Haiti has a long humanist tradition, whose origin can be traced to the first half of the nineteenth century. This particular Haitian humanist tradition affirms both theism and agnosticism; while the former dominates Haitian intellectual production at that period, evidence for the latter is best observed in the various ways Haitian writers and thinkers discuss the Haitian predicament, what many have called “la crise haitienne,” in Haitian literature and sociology. We see the continuity of this way of thinking about human life in general and theism in specific in the works of young Haitian intellectuals of the American occupation, and Jacques Stephen Alexis reinforces the Haitian humanist tradition in his writing.

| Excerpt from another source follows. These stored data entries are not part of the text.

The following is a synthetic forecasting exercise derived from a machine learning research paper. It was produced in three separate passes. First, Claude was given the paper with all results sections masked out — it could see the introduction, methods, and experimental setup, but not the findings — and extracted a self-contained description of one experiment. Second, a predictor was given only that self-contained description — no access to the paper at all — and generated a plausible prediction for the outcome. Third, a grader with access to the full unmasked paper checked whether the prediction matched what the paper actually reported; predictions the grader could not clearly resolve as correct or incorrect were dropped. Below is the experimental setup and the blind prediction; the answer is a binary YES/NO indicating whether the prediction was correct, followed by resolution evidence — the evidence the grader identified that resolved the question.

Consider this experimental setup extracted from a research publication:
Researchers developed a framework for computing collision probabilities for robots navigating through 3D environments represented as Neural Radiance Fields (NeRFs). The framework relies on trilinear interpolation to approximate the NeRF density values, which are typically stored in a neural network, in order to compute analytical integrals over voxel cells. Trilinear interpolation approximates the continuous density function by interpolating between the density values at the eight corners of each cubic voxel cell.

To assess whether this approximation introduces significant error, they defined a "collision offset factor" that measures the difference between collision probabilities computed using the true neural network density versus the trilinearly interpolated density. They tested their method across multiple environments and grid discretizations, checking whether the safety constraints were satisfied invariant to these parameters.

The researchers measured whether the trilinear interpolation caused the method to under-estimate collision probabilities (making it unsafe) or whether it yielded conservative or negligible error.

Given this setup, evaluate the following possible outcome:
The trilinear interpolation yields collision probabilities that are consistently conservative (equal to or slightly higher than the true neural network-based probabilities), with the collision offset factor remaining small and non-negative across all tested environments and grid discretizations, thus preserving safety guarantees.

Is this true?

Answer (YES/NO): YES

However, the Vodouist tradition in Haiti as an intellectual tradition began to blossom in the second half of the twentieth-century. While the intellectuals of the American occupation reimagined the importance of Haitian Vodou in the Haitian experience, they did not lay the foundation for the Vodouist tradition.

Interestingly, the robust Marxist tradition that began in the first half of the twentieth century in Haiti is not against theism or anti-religion, but it challenges vodouphobic discourse and anti-Haitianism.

Finally, Haiti does not have a strong theological tradition (“written texts”) that looks at big theological concerns of modern times from a Haitian perspective. However, Haiti has a rich religious tradition that takes into account the Haitianization of religious practices and Christianity in the Haitian context. Yet the rich folkloric (especially folktales, songs, orature) tradition (“non-written texts”) haitianize theology and the big questions of theology, including God and the problem of evil in the world, the problem of sin in the world, the presence of God in the world, God and the kingdom of darkness, the nature of human beings, the church as the people of God, eschatology, etc. As a practice,  it’s good to note in passing that those who “theologize in Haitian” are not professional theologians with academic degrees in the discipline of theology or Biblical Studies. Haitian novelists, poets, and anthropologists represent a distinctive voice in theological discourse through the creative domain and ethnological reports.